Rewrite the lines below with every "pants" replaced by "trousers" and nothing else altered, leaving out the pictures.

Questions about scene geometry
──────────

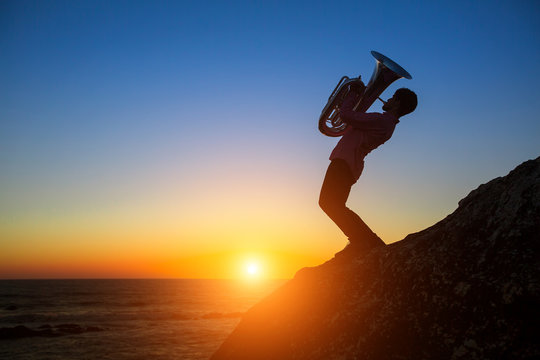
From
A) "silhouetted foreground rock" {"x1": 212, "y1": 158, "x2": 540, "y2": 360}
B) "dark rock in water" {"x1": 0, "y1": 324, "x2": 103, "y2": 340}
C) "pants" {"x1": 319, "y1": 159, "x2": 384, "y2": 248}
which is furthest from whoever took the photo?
"dark rock in water" {"x1": 0, "y1": 324, "x2": 103, "y2": 340}

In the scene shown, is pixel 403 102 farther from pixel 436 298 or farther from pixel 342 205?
pixel 436 298

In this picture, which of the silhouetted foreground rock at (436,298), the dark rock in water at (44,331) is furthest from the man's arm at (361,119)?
the dark rock in water at (44,331)

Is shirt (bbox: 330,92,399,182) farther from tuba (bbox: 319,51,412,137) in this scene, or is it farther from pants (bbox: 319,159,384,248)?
tuba (bbox: 319,51,412,137)

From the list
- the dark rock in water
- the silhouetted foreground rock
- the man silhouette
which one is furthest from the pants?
the dark rock in water

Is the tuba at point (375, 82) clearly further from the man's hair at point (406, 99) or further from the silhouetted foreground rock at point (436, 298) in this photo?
the silhouetted foreground rock at point (436, 298)

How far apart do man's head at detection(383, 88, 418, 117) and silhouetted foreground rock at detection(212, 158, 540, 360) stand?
4.52ft

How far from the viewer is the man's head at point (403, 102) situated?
4531mm

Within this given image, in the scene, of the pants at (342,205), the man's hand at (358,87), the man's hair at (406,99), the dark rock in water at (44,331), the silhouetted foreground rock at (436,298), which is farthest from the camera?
the dark rock in water at (44,331)

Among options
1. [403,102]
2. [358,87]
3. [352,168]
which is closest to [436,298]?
[352,168]

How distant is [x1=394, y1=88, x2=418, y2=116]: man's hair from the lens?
4.53m

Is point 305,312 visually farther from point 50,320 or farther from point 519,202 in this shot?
point 50,320

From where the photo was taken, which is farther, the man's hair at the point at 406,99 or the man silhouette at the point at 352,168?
the man's hair at the point at 406,99

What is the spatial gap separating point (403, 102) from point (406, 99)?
0.17ft

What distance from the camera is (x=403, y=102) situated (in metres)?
4.53
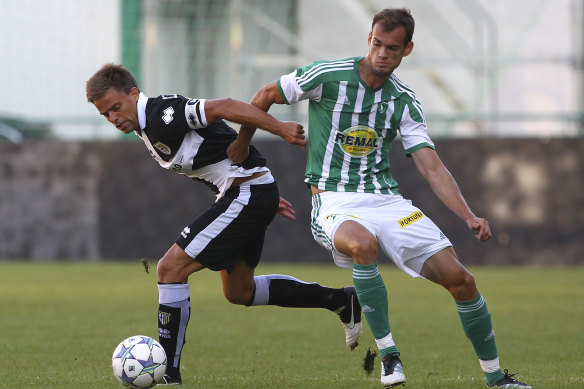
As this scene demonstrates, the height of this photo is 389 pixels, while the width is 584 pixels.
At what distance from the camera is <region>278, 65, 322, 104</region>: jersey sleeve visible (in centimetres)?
583

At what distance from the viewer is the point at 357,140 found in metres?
5.89

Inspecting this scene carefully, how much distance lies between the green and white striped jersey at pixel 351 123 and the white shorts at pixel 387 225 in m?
0.08

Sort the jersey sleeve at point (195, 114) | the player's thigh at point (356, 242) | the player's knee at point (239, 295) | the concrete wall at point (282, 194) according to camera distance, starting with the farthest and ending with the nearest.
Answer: the concrete wall at point (282, 194) < the player's knee at point (239, 295) < the jersey sleeve at point (195, 114) < the player's thigh at point (356, 242)

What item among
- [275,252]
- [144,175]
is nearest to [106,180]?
[144,175]

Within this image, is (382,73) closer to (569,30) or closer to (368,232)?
(368,232)

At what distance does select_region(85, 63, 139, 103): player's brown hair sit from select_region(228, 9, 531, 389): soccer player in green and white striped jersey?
2.46 feet

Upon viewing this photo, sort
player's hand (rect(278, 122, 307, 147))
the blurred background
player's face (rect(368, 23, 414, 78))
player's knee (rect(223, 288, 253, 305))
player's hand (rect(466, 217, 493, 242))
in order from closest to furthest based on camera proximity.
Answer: player's hand (rect(466, 217, 493, 242)), player's hand (rect(278, 122, 307, 147)), player's face (rect(368, 23, 414, 78)), player's knee (rect(223, 288, 253, 305)), the blurred background

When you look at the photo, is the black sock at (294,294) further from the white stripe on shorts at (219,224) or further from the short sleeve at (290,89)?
the short sleeve at (290,89)

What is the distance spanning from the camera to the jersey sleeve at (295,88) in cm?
583

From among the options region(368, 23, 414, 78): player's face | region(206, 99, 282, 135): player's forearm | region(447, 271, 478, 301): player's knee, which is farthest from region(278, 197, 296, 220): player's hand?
region(447, 271, 478, 301): player's knee

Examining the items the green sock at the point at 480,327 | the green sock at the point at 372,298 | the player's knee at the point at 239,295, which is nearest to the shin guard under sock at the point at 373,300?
the green sock at the point at 372,298

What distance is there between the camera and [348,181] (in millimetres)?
5875

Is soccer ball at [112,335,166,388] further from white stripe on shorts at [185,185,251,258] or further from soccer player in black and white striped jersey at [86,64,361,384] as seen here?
white stripe on shorts at [185,185,251,258]

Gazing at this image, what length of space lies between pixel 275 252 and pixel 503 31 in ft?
23.9
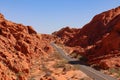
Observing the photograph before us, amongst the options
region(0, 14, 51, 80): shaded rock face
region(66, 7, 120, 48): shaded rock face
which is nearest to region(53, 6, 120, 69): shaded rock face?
region(66, 7, 120, 48): shaded rock face

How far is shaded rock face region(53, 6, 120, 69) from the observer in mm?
65887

──────────

Output of the task
From
A) "silhouetted foreground rock" {"x1": 212, "y1": 158, "x2": 540, "y2": 360}
B) "dark rock in water" {"x1": 0, "y1": 324, "x2": 103, "y2": 340}
C) "trousers" {"x1": 319, "y1": 159, "x2": 384, "y2": 248}
which is furthest from whoever took the photo?
"dark rock in water" {"x1": 0, "y1": 324, "x2": 103, "y2": 340}

In the scene shown, is pixel 403 102 farther from pixel 436 298 or farther from pixel 342 205?
pixel 436 298

In this picture, which of the silhouetted foreground rock at (436,298), the dark rock in water at (44,331) is furthest from the man's arm at (361,119)?
the dark rock in water at (44,331)

Is shirt (bbox: 330,92,399,182) farther from tuba (bbox: 319,51,412,137) in this scene, or is it farther from trousers (bbox: 319,159,384,248)?
tuba (bbox: 319,51,412,137)

From the list
- the dark rock in water
- the silhouetted foreground rock
- the man silhouette
which one is furthest from the trousers?
the dark rock in water

Is the tuba at point (375, 82) clearly further from the man's hair at point (406, 99) or further from the silhouetted foreground rock at point (436, 298) in this photo?
the silhouetted foreground rock at point (436, 298)

How far apart do man's head at detection(383, 88, 418, 117) and silhouetted foreground rock at detection(212, 158, 540, 360) stand?
4.52ft

How far from the viewer is the man's head at point (403, 102) situated?
4531mm

Within this given image, in the scene, of the trousers at (342,205), the man's hand at (358,87), the man's hair at (406,99), the dark rock in water at (44,331), the silhouetted foreground rock at (436,298), which is farthest from the camera?
the dark rock in water at (44,331)

Among options
1. [403,102]
2. [358,87]
3. [352,168]
which is closest to [436,298]?
[352,168]

How distant is [x1=394, y1=88, x2=418, y2=116]: man's hair from the lens?
4.53m

Is point 305,312 visually farther from point 50,320 or farther from point 519,202 in this shot?
point 50,320

From where the photo was taken, which is farther, the man's hair at the point at 406,99 or the man silhouette at the point at 352,168?
the man's hair at the point at 406,99

What is the spatial gap separating point (403, 102) from point (406, 99)?
0.17ft

What distance from the camera is (x=403, y=102) situated (in metres)?
4.53
As this scene demonstrates, the height of this photo is 389 pixels, while the width is 584 pixels.
At what distance from the camera is <region>278, 65, 322, 104</region>: jersey sleeve visible (in centimetres)?
583

At what distance from the viewer is the point at 357,140 found in metres?
5.89

Inspecting this scene carefully, how much distance lies between the green and white striped jersey at pixel 351 123 and the white shorts at pixel 387 225 in m?
0.08

Sort the jersey sleeve at point (195, 114) | the player's thigh at point (356, 242) | the player's knee at point (239, 295) | the concrete wall at point (282, 194) according to camera distance, starting with the farthest and ending with the nearest.
Answer: the concrete wall at point (282, 194) < the player's knee at point (239, 295) < the jersey sleeve at point (195, 114) < the player's thigh at point (356, 242)

What item among
- [275,252]
- [144,175]
is nearest to [106,180]?
[144,175]

Within this image, is (382,73) closer to (569,30) or closer to (368,232)?
(368,232)

At what distance does select_region(85, 63, 139, 103): player's brown hair sit from select_region(228, 9, 531, 389): soccer player in green and white striped jersey?
2.46 feet

Upon viewing this photo, sort
player's hand (rect(278, 122, 307, 147))
the blurred background
player's face (rect(368, 23, 414, 78))
player's knee (rect(223, 288, 253, 305))
player's hand (rect(466, 217, 493, 242))
in order from closest to furthest based on camera proximity.
Answer: player's hand (rect(466, 217, 493, 242)), player's hand (rect(278, 122, 307, 147)), player's face (rect(368, 23, 414, 78)), player's knee (rect(223, 288, 253, 305)), the blurred background

When you look at the photo, is the black sock at (294,294) further from the white stripe on shorts at (219,224) or further from the short sleeve at (290,89)?
the short sleeve at (290,89)

What is the distance spanning from the camera to the jersey sleeve at (295,88) in cm?
583

From among the options region(368, 23, 414, 78): player's face | region(206, 99, 282, 135): player's forearm | region(447, 271, 478, 301): player's knee, which is farthest from region(278, 197, 296, 220): player's hand?
region(447, 271, 478, 301): player's knee

Examining the items the green sock at the point at 480,327 | the green sock at the point at 372,298 | the player's knee at the point at 239,295, which is nearest to the shin guard under sock at the point at 373,300?
the green sock at the point at 372,298

What distance is there between the camera and [348,181] (in millimetres)?
5875

Is soccer ball at [112,335,166,388] further from white stripe on shorts at [185,185,251,258] or further from soccer player in black and white striped jersey at [86,64,361,384] as seen here?
white stripe on shorts at [185,185,251,258]

Gazing at this image, what length of space lies between pixel 275 252 and pixel 503 31 in ft?
23.9
Observing the photograph before us, amongst the options
region(0, 14, 51, 80): shaded rock face
region(66, 7, 120, 48): shaded rock face
which is nearest to region(53, 6, 120, 69): shaded rock face?
region(66, 7, 120, 48): shaded rock face

How far is shaded rock face region(53, 6, 120, 69) from the observer in mm?
65887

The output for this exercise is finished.